[TREŚĆ ZADANIA]
Odpowiedz na pytania na podstawie zamieszczonego niżej tekstu o przetargu MON.
1. Ile robotów Tarantula miał objąć przetarg ogłoszony przez MON pod koniec 2014 roku?
2. Na jakich targach robot RMI zdobył nagrodę DEFENDER?
3. Którego izraelskiego producenta reprezentowała spółka Reago Group?

PolskaKulisy przetargu MON. Jak izraelski trabant pokonał polskiego mercedesa

Kulisy przetargu MON. Jak izraelski trabant pokonał polskiego mercedesa

Jak to możliwe, że przetarg na wyposażenie polskiej armii w bezzałogowe roboty wygrywa handlująca izraelskim sprzętem nikomu nieznana spółka, mieszcząca się w szeregowcu na warszawskim Mokotowie, a nie doświadczony polski producent z zapleczem naukowo- badawczym, produkujący roboty od lat?

Kulisy przetargu MON. Jak izraelski trabant pokonał polskiego mercedesa
Źródło zdjęć: © WP | Andrzej Hulimka
Cezary Łazarewicz

Nie pierwszy już raz MON preferuje zagraniczne firmy kosztem polskiego producenta.

- Niesamowity wstyd i poruta - podsumowuje wyniki przetargu Michał Likowski, redaktor naczelny miesięcznika "Raport. Wojsko. Technika. Obronność”. Sam opisał kulisy tego przetargu w tekście "Antypolski Inspektorat Uzbrojenia MON". Teraz mówi, że w cywilizowanych krajach europejskich coś takiego nie powinno się zdarzyć. - Mimo obowiązywania unijnych przepisów o otwartych przetargach zwykle wygrywa producent krajowy. Robi się to tak, że specyfikacja przetargu idealnie pasuje do tego, co wytwarza ten producent. Trudno sobie wyobrazić by przetargu we Francji na dostarczenie samochodów nie wygrał Renault, a w Niemczech - Mercedes.

Jedynym polskim producentem robotów wojskowych jest warszawski Przemysłowy Instytut Automatyki i Pomiarów PIAP, który od dwudziestu lat zajmuje się podobną produkcją, ma doświadczenie i bazę naukową. Od czasu konfliktu w Iraku i Afganistanie PIAP pracuje nad niewielkimi wojskowymi robotami, które może obsługiwać jeden człowiek. Dziś instytut produkuje dziewięć typów robotów, w tym przebój eksportowy - robota PIAP GRYF oraz najnowszego RMI (nagrodzonego nagrodą DEFENDER na ostatnich targach MSPO w Kielcach). Te ostatnie kupione zostały na wyposażenie kilku armii w świecie - m.in. Korei Południowej, Hiszpanii, Szwajcarii, Zjednoczonych Emiratów Arabskich czy Nigerii.

Dlatego, gdy MON ogłaszał pod koniec 2014 roku przetarg na wyposażenie polskiej armii w 50 przenośnych, bezzałogowych robotów Tarantula, PIAP był od razu faworytem przetargu. Zgłosiło się kilkanaście firm, z których Inspektorat Uzbrojenia MON wybrał dwie: Przemysłowy Instytut Automatyki i Pomiarów i niewielką spółkę Reago Group, bez doświadczenia, ale reprezentującą izraelskiego producenta Robo-Team.

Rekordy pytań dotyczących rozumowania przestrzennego
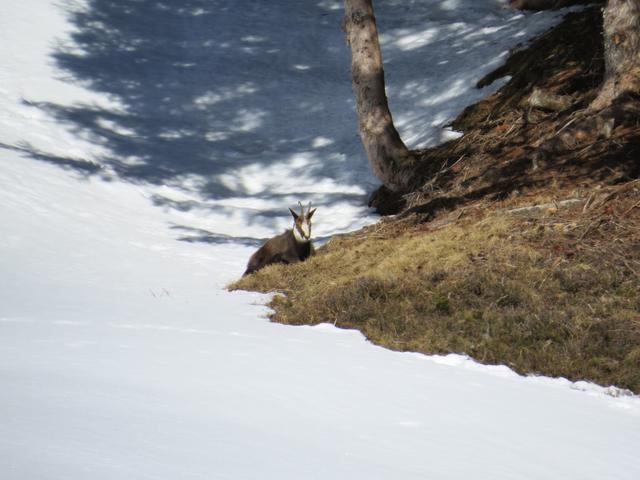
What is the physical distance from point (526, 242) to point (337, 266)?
2631 millimetres

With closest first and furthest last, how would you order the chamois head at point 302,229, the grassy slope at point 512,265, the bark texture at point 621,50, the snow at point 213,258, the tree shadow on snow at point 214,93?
the snow at point 213,258
the grassy slope at point 512,265
the bark texture at point 621,50
the chamois head at point 302,229
the tree shadow on snow at point 214,93

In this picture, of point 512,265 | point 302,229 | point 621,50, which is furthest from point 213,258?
point 621,50

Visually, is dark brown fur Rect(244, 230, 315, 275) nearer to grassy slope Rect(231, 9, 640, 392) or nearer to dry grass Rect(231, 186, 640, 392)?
grassy slope Rect(231, 9, 640, 392)

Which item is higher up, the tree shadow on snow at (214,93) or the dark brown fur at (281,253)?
the tree shadow on snow at (214,93)

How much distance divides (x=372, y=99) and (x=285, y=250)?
3.89 meters

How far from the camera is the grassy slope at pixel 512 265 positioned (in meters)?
6.89

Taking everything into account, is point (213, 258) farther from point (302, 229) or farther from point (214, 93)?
point (214, 93)

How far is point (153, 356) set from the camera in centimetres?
522

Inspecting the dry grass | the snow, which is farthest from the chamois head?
the dry grass

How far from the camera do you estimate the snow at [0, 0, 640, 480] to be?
3518mm

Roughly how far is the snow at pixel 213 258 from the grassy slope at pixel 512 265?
0.44 m

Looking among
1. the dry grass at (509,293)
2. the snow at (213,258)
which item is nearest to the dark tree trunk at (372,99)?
the snow at (213,258)

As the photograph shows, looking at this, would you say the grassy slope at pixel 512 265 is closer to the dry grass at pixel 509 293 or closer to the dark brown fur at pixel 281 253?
the dry grass at pixel 509 293

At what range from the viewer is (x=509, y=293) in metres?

[ROZWIĄZANIE ZADANIA]
1. 50 przenośnych, bezzałogowych robotów.
2. Na targach MSPO w Kielcach.
3. Firmę Robo-Team.